Derek Holyoake was three months old when his parents moved to Australia from England in 1924. He joined the Royal Australian Navy (RAN) in July 1940, for what would be a career spanning almost thirteen years.
In January 1941 Derek joined HMAS Hobart, which sailed for the Mediterranean in June to replace HMAS Perth. As part of the Mediterranean Fleet, Hobart supported the North Africa campaign, including taking part in the operations to relieve troops from Tobruk between August and October 1941. In December 1941, Derek’s ship was transferred to the Far East, arriving in Malayan waters in January 1942. Hobart departed Singapore in February 1942 to operate with the Dutch, British, American and Australian forces in the Dutch East Indies.
Derek remained in the RAN after the war and was selected to be a member of the original crew of Australia’s first aircraft carrier, HMAS Sydney, travelling to the United Kingdom in 1948 with his shipmates to collect the ship and sail it out to Australia. Promoted to Leading Electrical Mechanic in 1949, Derek served aboard Sydney during her operational deployment to Korea in 1951–52.
Working as a Leading Electrical Mechanic aboard the Sydney, Derek’s team was responsible for the maintenance of the ship’s electrical systems and testing flight deck communications before take-off. Derek recalls one instance in which his team were required to work continuously for twenty-four hours to repair a lift motor.
Thinking back on his time in Korea, Derek recalls the sea and snow storms were most feared by those aboard the ship. Derek was aboard the Sydney when she weathered Typhoon Ruth and remembers enduring two days of frightening big seas, gale force winds and water sloshing around the mess decks. The water also entered the ships ventilation shafts, damaging electrical equipment. Derek was impressed by the efficiency of the Japanese engineers who worked to repair the damaged equipment within two days.

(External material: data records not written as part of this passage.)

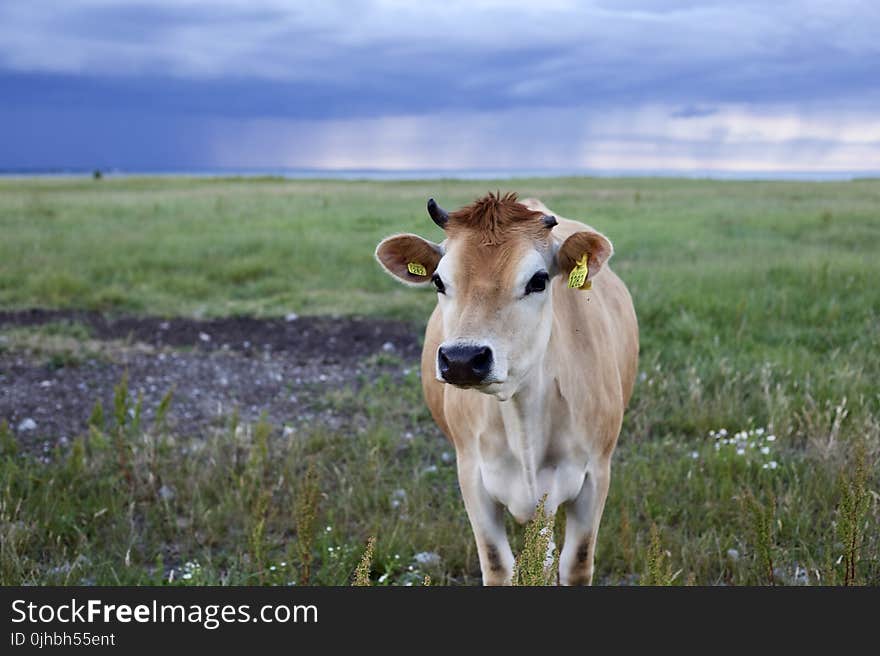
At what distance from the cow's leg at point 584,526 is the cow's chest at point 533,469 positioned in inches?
3.8

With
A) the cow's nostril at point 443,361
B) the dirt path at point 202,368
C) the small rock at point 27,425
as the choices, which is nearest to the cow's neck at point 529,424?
the cow's nostril at point 443,361

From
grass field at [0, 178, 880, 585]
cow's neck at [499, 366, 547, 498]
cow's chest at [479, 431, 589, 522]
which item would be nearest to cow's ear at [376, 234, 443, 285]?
cow's neck at [499, 366, 547, 498]

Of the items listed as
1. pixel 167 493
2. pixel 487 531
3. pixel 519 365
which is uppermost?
pixel 519 365

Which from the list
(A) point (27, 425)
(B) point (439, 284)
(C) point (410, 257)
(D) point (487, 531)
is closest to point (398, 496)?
(D) point (487, 531)

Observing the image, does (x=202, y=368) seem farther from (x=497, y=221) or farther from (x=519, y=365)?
(x=519, y=365)

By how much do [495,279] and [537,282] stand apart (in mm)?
217

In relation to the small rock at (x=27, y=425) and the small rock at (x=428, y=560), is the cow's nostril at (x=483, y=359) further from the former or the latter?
the small rock at (x=27, y=425)

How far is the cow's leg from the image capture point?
4363mm

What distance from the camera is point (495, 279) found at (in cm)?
374

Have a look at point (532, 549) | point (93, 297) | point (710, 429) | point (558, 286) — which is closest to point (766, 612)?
point (532, 549)

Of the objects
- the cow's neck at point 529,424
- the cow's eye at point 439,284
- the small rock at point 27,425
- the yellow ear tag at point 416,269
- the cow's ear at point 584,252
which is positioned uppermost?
the cow's ear at point 584,252

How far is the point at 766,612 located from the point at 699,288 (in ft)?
26.8

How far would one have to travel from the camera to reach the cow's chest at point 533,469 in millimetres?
4172

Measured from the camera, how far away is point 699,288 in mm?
10977
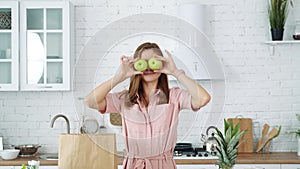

Derek took his discharge from the RAN in June 1953. As a civilian he undertook government sponsored and subsidised trade training to qualify him as a civilian electrical mechanic. Continuing his studies, he became a trade training teacher for the Victorian Department of Education. Derek retired from teaching in 1984 and moved to Tuross Head on the New South Wales south coast, where he worked part-time as an electrical contractor.
In 1995 Derek and his wife returned to Queanbeyan, where he now lives. Derek is an active amateur radio ‘ham’ operator and a volunteer at school wreath-laying ceremonies at the Australian War Memorial. He thinks the ACT is a ‘vibrant and exciting place to be’ and often rides his Vespa 300 on Wednesday rides with the Ulysses Motor Cycle Club.